Memang benar, bahwa yang pertama seseorang lihat dari arti kesuksesan, yakni pencapaian atas ukuran duniawa’materi’. Sebab, pencapaian materi erat kaitannya dengan ikhtiar, nalar, perhitungan, dan segala sesuatu yang berhubungan dengan kecerdasan akliah”intelectual quotient”. Padahal sukses juga membutuhkan kepuasan bathin, yang hanya memiliki dimensi ukuran khusus. Selain kebutuhan badani, seseorang juga membutuhkan kebutuhan atas segala yang tak terukur materi.   

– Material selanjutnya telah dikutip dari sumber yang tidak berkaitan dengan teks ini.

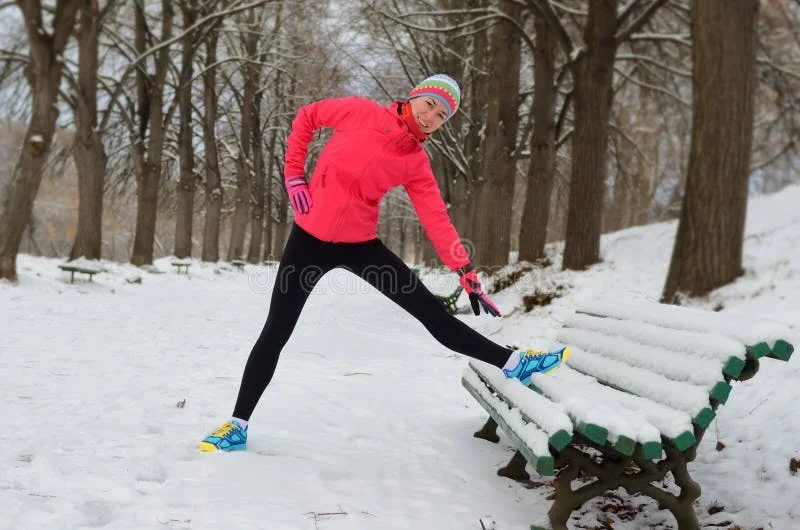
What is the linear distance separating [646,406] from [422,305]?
1.11 meters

Nah, inilah yang banyak dipahami oleh sebagaian orang. Untuk dapat meraih kesuksesan hidup seseorang juga membutuhkan proses kematangan diri.  Modal utama dalam hidup adalah waktu. Adapun seperti, modal keuangan, prasarana lengkap, kecerdasan memadai, niat, dan rencana sempurna akan menjadi hal yang sia-sia, bila malaikat maut tiba-tiba menjemput.(hal,170) 
 
Kini, seiring dengan pesatnya kemajuan tekhnologi dan informasi banyak seseorang menjalani kehidupan seperti robot, akhirnya hidupnya berjalan tanpa makna. Bahkan, menjadikan seseorang menjadi pribadi yang cenderung individual dan egoistis, tak mau untuk berbagi dengan orang lain. Simbol-simbol hidup yang dipakai seolah dimesinkan. Semakin lama makin berjarak, dan jauh dari rasa yang seharusnya ada. Bukankah, kita tak akan pernah mampu mengukur seberapa besar kemampuan kita mengimbangi anugerah yang telah diberikan Tuhan kepada kita? 
 
Menurut mantan Presiden Citibank ini, ukuran kesusesan tidak bisa di ukur dengan materi melimpah yang kita dapat, tetapi upaya untuk mendapatkan kepuasan yang di inginkan sejak semula, dan jika kita mampu memberikan kepuasan untuk jangkauan banyak orang. Tak ada artinya, jika kita memiliki materi melimpah, sedangkat bathin kita gelisah. Untuk mendapatkan kesuksesan dalam hidup, seseorang membutuhkan kepuasan bathin. Yang kadang-kadang tak mampu di jangkau secara intelektual. Ironisnya, kini banyak orang yang  mudah tertipu, yakni mengukur kesuksesan dengan serba materi.(hal, 205)

Kehadirian buku setebal 260 halaman ini, menyadarkan seseorang bahwa kebahagiaan tak pernah bisa diukur dengan takeran materi, melainkan hati. Selamat membaca!